Advice from Ginny Fox, Director
People often write for more information about doing Peace Flags with their class, group or organization, and I send them this advice about fabrics, markers, paint, etc. I also send along a speech that outlines some of the Peace Flag Project focus on peace. — GF
In terms of practical advice, I can tell you that I buy all of my fabric at Joanne’s Fabrics, and I especially like the Keepsake Calico fabrics. I try to choose fabrics that have a muted pattern to them so that it gives the flag a texture but does not interfere with the writing or images. I always buy lots when they are on sale. I also use lighter shades most of the time.
Usually, I have markers for people to work with; I’ve found Sharpies to be the best. The Staples store carries these larger packs of Sharpies in a great array of colors. Staples stores also give teacher discounts, which you may already know.
I’ve also collected many stencils, which a lot of people like. Depending on the circumstances, you can also use fabric paint, but it’s more difficult logistically. Also paint requires drying time, which further complicates things. I don’t usually recommend using paints because (1) they’re more expensive and (2) the drying part is hard to manage. But the results are also more striking and beautiful.
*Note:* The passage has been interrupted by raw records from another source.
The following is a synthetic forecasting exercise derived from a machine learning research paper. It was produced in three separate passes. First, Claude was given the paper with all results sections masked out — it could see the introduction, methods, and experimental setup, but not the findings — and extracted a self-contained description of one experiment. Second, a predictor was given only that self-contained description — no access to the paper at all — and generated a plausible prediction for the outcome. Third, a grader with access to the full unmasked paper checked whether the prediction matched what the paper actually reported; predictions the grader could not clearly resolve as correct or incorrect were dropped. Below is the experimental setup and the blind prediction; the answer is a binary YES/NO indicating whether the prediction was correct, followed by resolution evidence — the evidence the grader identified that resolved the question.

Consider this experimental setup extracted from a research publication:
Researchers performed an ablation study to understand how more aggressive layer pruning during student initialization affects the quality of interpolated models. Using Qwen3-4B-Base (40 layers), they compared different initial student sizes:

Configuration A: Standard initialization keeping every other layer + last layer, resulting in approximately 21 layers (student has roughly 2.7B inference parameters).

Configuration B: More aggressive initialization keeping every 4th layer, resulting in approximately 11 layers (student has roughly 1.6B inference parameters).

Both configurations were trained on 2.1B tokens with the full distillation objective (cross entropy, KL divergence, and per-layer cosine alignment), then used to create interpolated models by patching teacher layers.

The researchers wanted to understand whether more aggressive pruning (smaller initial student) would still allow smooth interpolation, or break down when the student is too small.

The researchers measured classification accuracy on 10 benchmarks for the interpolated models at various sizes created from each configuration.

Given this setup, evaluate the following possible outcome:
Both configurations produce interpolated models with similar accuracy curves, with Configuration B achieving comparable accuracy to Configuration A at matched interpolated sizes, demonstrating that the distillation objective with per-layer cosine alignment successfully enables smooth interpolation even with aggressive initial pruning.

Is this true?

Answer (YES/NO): NO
In terms of talking with adults and children, I’d suggest you discuss what each of them can do to make the world more peaceful. That focus is actually the focus of my interest in peace. If you read the Mission Statement on the website, you’ll see that I call our mission “The Space in Between.” That space is the space between a focus on inner peace (a personal journey) and world peace (overwhelming for individuals). It’s the space where we live with each other every day, and it’s where I think individual behavior can make a difference. It has to do with how we treat one another — our families, neighbors, colleagues, friends, etc. We can each make all of those interactions more peaceful by how we behave. We can all be peacemakers.
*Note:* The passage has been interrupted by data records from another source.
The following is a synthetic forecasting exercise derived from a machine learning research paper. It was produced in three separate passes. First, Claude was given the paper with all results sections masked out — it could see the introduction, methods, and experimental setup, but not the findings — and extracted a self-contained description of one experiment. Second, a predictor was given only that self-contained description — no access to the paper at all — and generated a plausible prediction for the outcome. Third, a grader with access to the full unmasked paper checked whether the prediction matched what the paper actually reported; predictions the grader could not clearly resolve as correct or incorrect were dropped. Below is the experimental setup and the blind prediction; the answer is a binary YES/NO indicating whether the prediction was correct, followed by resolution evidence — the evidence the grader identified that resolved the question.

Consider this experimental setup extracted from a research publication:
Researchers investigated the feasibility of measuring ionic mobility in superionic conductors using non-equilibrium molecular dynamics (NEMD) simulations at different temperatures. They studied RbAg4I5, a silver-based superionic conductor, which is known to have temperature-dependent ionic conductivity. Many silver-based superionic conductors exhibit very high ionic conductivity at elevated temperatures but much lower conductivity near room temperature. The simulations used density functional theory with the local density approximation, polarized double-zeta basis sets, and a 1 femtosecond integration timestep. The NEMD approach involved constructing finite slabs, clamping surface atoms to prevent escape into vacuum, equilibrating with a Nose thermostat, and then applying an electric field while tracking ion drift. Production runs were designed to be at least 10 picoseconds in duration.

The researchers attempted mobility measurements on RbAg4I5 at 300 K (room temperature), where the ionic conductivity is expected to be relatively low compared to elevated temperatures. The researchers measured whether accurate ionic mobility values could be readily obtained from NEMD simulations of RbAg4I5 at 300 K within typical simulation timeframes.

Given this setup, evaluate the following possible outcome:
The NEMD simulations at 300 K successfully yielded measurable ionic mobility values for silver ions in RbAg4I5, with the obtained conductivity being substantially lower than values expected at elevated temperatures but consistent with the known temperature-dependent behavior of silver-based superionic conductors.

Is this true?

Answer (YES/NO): NO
As my work with the Peace Flag Project has broadened and deepened over the last few years, I’ve come to feel that the flags work in many ways. Creating them is an individual experience, which provides the opportunity for each person to connect with something important, some wish or hope or prayer. Hanging the flags keeps that inspiration before us and shares it with the rest of the world. Together these flags reflect our collective yearning for a just, kind and loving world. Fluttering in everyday places, they connect us with the best in ourselves and each other. If peace is our gift to one another, and I believe it is, these flags are one way to share that gift. I am so pleased to be sharing this project with your classes.
Please feel free to contact the Peace Flag Project with any additional questions (firstname.lastname@example.org). I’d also love to know how things go, and please send pictures if you can. We’re going to start adding to our website events that people are doing all over the country.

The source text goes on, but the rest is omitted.